Tout est-il que comme beaucoup, j'appris cet instrument en autodidacte. Après un peu de pratique et le passage à l'électrique, je fis comme beaucoup partie de multiples formations dès le lycée, toutes plus ou moins sans lendemain...

au cours de l'année 2000, la bulle internet passant par là, on me proposa d'intégrer l'équipe de www.toutpourlamusique.com, portail musical à destination des musiciens pionnier en la matière. Comme j'étais guitariste, on me confia toute une section dédiée à la guitare, où, sous le nom de GuitareMaster (Guitare Webmaster) je me suis efforcé à la mesure de mes moyens d'expliquer le pourquoi et le comment de cet instrument, avec des rubriques régulières de tests, d'autres techniques, ou comment obtenir tel ou tel son...

Le destin passant par là, j'abandonnai ce poste pour apprendre le métier de développeur, et c'est à cette époque que je rejoignis le groupe Ataraxie. Ce n'était à l'époque qu'un groupe avec 6-8 mois d'existence, et ce fut l'occasion (et le défi) de me frotter à la musique Doom-Metal (sur laquelle j'approfondis évidemment mes connaissances par la même occasion...)
Nous avons bien évolués depuis, avec plusieurs albums au compteur, des concerts un peu partout en France et en Europe, mais nous répétons toujours au même endroit...

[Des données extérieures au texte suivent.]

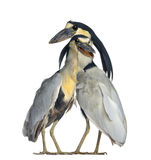 Fartyg-fakturerad Heron; Boatbill - Cochleariuscochlearius Royaltyfria Foton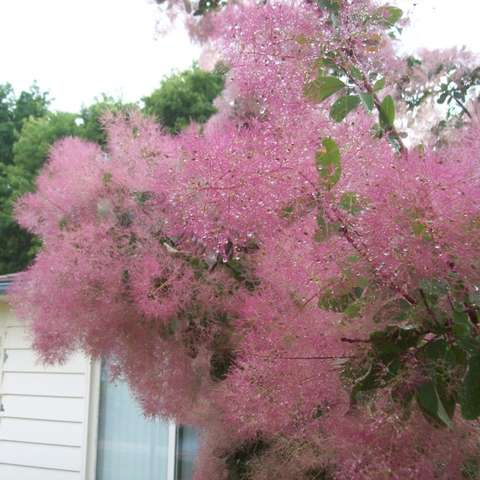Smoketree - Cotton Candy | Friends School Plant Sale
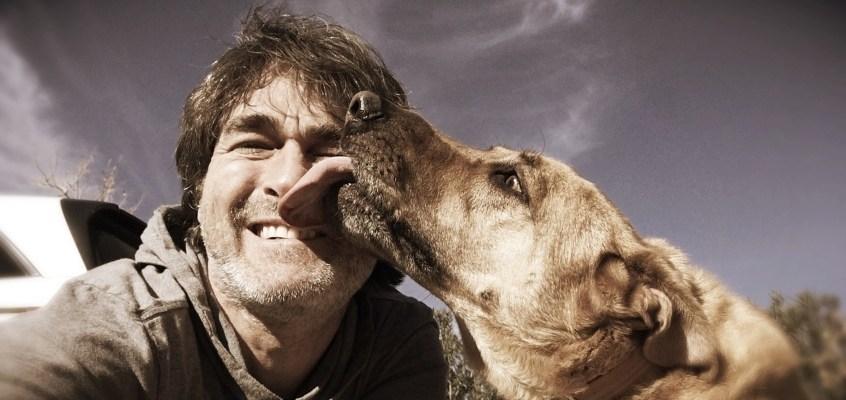 Perchè i cani leccano? Scopriamone il significato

C'est d'ailleurs à l'occasion de l'organisation d'un mini-festival en commun d'Ataraxie avec Wormfood que je fis la connaissance d'El Worm, chanteur-guitariste, dont j'allais d'abord rejoindre le bébé musical pour donner un simple coup de main... et me voici, encore membre, 2 albums plus tard !

Enfin, alors que je m'éteignais professionnellement à petit feu au sein d'une compagnie d'assurances lusitanienne, une offre d'emploi me permis d'intégrer Audiofanzine en tant que développeur ce qui me valu également de reprendre par intermittence mon rôle de "guitaremaster". Aujourd'hui, même si je n'y travaille plus en tant que développeur, il m'arrive encore de collaborer à la partie éditoriale du site.